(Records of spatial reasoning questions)
________________
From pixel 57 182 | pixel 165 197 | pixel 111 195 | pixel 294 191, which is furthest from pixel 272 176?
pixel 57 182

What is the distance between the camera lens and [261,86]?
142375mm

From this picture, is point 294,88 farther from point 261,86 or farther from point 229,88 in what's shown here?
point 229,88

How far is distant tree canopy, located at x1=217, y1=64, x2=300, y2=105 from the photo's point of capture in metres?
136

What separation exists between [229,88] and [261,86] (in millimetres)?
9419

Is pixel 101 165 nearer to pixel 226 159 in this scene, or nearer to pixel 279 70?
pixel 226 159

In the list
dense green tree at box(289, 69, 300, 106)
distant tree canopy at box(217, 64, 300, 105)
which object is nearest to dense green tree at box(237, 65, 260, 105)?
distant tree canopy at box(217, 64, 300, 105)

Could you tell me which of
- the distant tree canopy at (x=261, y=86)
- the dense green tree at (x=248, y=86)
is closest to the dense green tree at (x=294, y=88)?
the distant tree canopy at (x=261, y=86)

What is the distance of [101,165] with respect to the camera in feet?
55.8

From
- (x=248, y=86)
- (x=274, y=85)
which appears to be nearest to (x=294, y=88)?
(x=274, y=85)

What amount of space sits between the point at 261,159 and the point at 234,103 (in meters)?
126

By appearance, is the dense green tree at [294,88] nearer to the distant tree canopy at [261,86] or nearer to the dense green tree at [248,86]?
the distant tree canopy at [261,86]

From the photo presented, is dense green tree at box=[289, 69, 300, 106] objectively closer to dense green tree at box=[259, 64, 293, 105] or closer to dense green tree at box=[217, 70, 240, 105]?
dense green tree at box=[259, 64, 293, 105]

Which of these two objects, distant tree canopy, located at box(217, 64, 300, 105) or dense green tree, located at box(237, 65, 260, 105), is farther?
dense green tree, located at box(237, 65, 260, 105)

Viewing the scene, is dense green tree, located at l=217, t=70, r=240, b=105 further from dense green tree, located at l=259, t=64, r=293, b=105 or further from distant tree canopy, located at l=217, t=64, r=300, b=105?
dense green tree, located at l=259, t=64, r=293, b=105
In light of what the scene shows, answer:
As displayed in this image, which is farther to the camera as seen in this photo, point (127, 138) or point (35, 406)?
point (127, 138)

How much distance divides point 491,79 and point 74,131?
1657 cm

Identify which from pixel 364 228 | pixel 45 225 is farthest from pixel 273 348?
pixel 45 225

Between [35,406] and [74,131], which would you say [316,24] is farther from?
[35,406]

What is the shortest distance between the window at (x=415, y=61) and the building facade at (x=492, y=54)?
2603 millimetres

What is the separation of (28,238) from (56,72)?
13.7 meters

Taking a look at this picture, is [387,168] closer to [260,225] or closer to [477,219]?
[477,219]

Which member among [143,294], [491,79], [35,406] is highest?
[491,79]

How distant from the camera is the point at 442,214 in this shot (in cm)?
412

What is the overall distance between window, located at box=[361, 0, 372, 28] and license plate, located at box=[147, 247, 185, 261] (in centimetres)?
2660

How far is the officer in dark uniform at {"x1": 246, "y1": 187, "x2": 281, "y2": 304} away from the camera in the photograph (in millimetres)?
________________
Write out all the records above again, substituting "number plate" for "license plate" and changing nothing else.

From pixel 57 182 | pixel 165 197 | pixel 111 195 | pixel 294 191, which is furthest from pixel 272 176?
pixel 57 182

What is the distance between the camera lens and [261,86]?
142375mm

From this picture, is point 294,88 farther from point 261,86 or farther from point 229,88 in what's shown here?
point 229,88

How far is distant tree canopy, located at x1=217, y1=64, x2=300, y2=105 from the photo's point of capture in metres?
136

What separation exists between [229,88] and [261,86] (in millimetres)?
9419

Is pixel 101 165 nearer to pixel 226 159 in this scene, or nearer to pixel 279 70?
pixel 226 159

In the list
dense green tree at box(289, 69, 300, 106)
distant tree canopy at box(217, 64, 300, 105)
which object is nearest to dense green tree at box(237, 65, 260, 105)?
distant tree canopy at box(217, 64, 300, 105)

Could you tell me which of
- the distant tree canopy at (x=261, y=86)
- the dense green tree at (x=248, y=86)
is closest to the dense green tree at (x=294, y=88)?
the distant tree canopy at (x=261, y=86)

What is the distance of [101,165] with respect to the camera in feet?
55.8

From
- (x=248, y=86)
- (x=274, y=85)
which appears to be nearest to (x=294, y=88)?
(x=274, y=85)

What amount of space sits between the point at 261,159 and the point at 234,103 (in meters)?
126

By appearance, is the dense green tree at [294,88] nearer to the distant tree canopy at [261,86] or nearer to the dense green tree at [248,86]?
the distant tree canopy at [261,86]

From the photo presented, is dense green tree at box=[289, 69, 300, 106] objectively closer to dense green tree at box=[259, 64, 293, 105] or closer to dense green tree at box=[217, 70, 240, 105]?
dense green tree at box=[259, 64, 293, 105]

Which of these two objects, distant tree canopy, located at box(217, 64, 300, 105) or dense green tree, located at box(237, 65, 260, 105), is farther?
dense green tree, located at box(237, 65, 260, 105)

Viewing the scene, is dense green tree, located at l=217, t=70, r=240, b=105 further from dense green tree, located at l=259, t=64, r=293, b=105 or further from distant tree canopy, located at l=217, t=64, r=300, b=105?
dense green tree, located at l=259, t=64, r=293, b=105
In light of what the scene shows, answer:
As displayed in this image, which is farther to the camera as seen in this photo, point (127, 138) or point (35, 406)?
point (127, 138)

How much distance divides point 491,79 and point 74,131?
1657 cm

Identify which from pixel 364 228 | pixel 45 225 is farthest from pixel 273 348?
pixel 45 225

Between [35,406] and [74,131], which would you say [316,24] is farther from?
[35,406]

What is the shortest distance between the window at (x=415, y=61) and the building facade at (x=492, y=54)?
2603 millimetres

What is the separation of (28,238) from (56,72)?
13.7 meters

Taking a look at this picture, is [387,168] closer to [260,225] or closer to [477,219]?
[477,219]

Which member among [143,294], [491,79], [35,406] is highest?
[491,79]

How distant from the camera is the point at 442,214 in this shot (in cm)?
412

What is the overall distance between window, located at box=[361, 0, 372, 28] and number plate, located at box=[147, 247, 185, 261] (in centimetres)?
2660

How far is the officer in dark uniform at {"x1": 246, "y1": 187, "x2": 281, "y2": 304} away from the camera in the photograph (in millimetres)?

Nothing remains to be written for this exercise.